On average, one in eight women in the United States will develop breast cancer in their lifetime. Breast cancer is the second-most common cancer in American women with only skin cancer having more diagnosed cases each year.
When you consider these numbers, it can be scary for women to realize there is a good chance that they, or a close friend or relative, will develop the disease. The good news is there are precautions which can be taken to reduce the chance of developing breast cancer, and to catch the cancer early before it spreads.
Dr. Carolyn Benenati, OB/GYN at Keystone Women’s Care, shares some important information all women should know about breast cancer.
Adult women should be familiar with what is their “normal” breast. Breast self-awareness makes it possible to detect any changes. These changes would include pain, a lump, nipple discharge (not after stimulation of the breast) and redness of the breasts. Although not all these findings indicate a woman has a cancer, they should seek care with a health care professional if any changes are detected.
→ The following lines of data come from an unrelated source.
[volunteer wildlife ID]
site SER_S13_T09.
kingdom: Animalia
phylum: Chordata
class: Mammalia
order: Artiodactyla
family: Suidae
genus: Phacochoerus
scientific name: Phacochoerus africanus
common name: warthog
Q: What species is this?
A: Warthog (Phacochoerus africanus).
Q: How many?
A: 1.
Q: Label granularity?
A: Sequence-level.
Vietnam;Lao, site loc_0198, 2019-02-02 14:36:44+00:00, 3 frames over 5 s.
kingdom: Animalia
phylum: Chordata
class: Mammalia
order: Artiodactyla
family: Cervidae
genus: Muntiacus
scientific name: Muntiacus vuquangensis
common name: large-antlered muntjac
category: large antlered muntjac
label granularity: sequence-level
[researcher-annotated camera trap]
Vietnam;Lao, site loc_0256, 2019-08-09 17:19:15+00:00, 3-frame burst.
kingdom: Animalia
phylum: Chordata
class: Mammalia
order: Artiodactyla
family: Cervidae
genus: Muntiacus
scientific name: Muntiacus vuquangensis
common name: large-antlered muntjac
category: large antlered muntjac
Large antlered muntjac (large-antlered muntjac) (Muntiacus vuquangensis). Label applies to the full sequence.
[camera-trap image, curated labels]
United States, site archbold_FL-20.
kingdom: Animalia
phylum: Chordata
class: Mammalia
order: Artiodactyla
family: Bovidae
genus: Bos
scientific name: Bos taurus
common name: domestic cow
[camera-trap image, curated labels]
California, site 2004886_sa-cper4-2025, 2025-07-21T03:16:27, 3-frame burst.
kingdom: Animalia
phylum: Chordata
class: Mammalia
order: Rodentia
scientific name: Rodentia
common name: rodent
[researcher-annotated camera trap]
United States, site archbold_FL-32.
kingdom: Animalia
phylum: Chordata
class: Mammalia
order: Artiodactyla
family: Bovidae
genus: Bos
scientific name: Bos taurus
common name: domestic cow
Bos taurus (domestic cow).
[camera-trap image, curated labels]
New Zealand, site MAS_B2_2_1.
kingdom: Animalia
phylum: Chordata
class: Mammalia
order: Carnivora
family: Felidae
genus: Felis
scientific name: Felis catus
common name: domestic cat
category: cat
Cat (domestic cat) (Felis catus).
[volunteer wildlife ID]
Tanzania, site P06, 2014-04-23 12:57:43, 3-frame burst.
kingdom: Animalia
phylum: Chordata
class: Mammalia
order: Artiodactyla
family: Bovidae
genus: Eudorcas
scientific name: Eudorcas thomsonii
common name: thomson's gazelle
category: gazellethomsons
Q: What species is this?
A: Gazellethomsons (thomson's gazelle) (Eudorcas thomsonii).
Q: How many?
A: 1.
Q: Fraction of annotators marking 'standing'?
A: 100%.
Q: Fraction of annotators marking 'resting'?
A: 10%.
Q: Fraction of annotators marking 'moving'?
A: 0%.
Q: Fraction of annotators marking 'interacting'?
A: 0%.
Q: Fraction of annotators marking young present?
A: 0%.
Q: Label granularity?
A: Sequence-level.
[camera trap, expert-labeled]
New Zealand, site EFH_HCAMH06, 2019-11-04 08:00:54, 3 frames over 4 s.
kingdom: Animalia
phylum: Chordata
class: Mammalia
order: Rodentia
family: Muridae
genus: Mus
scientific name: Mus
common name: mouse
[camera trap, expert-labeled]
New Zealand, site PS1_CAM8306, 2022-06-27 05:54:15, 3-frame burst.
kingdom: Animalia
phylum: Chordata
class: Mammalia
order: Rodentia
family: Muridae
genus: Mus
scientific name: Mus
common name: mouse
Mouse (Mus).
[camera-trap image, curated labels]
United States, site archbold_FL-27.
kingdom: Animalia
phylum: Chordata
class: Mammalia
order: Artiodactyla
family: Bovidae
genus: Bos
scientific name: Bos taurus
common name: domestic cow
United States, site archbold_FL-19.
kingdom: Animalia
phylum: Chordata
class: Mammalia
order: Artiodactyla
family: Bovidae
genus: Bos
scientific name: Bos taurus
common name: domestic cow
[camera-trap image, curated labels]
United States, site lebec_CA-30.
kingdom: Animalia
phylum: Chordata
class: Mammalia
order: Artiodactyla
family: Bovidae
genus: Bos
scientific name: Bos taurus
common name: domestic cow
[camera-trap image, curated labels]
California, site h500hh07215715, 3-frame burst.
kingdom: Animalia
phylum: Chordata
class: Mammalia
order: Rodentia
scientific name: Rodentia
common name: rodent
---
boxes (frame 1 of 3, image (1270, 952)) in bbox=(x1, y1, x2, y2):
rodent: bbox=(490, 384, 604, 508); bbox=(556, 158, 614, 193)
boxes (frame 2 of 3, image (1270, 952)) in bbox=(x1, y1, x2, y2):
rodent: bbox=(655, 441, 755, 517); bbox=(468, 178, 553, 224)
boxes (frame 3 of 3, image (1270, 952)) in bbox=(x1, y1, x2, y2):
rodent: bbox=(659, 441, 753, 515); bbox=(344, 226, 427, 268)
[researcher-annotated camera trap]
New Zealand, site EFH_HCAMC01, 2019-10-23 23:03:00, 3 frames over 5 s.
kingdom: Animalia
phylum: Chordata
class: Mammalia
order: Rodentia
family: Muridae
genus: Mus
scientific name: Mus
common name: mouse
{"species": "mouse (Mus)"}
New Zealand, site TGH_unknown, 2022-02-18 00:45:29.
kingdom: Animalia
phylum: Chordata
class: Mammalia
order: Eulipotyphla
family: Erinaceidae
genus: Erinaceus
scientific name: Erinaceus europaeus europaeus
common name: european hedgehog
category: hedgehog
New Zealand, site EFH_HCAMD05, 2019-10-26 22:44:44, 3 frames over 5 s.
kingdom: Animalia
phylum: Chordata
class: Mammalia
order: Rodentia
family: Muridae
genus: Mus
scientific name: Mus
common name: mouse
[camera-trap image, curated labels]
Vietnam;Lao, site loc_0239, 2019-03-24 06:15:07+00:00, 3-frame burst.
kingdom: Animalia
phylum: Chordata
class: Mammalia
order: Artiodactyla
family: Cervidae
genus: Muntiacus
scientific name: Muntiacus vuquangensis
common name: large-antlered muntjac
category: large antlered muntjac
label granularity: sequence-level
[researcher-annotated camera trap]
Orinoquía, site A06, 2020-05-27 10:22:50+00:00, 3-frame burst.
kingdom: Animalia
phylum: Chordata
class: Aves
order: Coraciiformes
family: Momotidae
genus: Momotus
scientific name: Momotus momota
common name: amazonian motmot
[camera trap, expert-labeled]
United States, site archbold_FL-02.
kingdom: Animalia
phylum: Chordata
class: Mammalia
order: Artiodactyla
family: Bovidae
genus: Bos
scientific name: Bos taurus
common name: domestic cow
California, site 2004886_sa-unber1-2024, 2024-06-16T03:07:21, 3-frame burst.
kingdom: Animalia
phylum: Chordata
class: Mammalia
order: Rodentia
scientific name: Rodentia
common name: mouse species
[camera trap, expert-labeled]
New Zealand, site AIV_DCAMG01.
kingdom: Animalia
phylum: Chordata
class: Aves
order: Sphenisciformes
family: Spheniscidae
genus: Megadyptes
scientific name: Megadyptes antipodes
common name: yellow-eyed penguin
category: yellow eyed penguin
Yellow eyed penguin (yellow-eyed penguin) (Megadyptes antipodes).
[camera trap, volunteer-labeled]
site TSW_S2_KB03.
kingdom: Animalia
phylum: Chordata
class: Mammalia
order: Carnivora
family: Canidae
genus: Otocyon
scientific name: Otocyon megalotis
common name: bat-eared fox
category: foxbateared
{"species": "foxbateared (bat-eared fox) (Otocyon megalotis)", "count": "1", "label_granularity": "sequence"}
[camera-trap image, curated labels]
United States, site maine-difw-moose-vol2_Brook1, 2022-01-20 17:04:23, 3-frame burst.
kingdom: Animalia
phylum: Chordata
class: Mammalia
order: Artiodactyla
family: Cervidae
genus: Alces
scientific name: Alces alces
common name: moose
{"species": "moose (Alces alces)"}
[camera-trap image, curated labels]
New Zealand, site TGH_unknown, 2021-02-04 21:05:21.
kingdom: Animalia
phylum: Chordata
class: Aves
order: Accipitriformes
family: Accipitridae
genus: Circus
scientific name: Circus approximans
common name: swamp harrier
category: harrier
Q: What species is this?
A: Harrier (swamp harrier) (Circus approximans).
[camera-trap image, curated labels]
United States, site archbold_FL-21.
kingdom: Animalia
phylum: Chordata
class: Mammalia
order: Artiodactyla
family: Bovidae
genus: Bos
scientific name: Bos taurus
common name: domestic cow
Breast self-awareness could include self-breast exams. There are no current recommendations for how often or if self-breast exams should be performed as studies indicate for average-risk women it may not reduce the risk of death associated with breast cancer. But 50% or more breast cancers are detected by women themselves. If a woman is still menstruating, the best time to examine the breast would be the week after her period.
It is best to take your time. Inspect the breast, looking in a mirror with your hands on your hips. Check for any skin changes, change in size of the breasts and dimpling of the skin. Feel for any lumps by using the pads, not tips, of your middle three fingers. Move in small circles, applying different levels of pressure to feel just under the skin and also deeper. You should check the entire area from the collar bone to the breast bone to the armpit to the ribs under the breast.
A mammogram is an x-ray that is used as a screening test for breast cancer, and is covered by most insurance plans. This screening test is used to detect cancer early in women without symptoms to reduce risk of the disease. According to The American College of Obstetricians and Gynecologists and The National Comprehensive Cancer Network, regular mammogram screenings should begin at age 40. Other organizations recommend mammograms should begin at age 45 or 50.
As an OB/GYN, I recommend my patients have annual mammograms starting at 40. In high-risk patients, such as someone who has several family members with breast cancer or a close relative with breast cancer who is younger than 50, earlier screening with mammograms or MRI may be recommended.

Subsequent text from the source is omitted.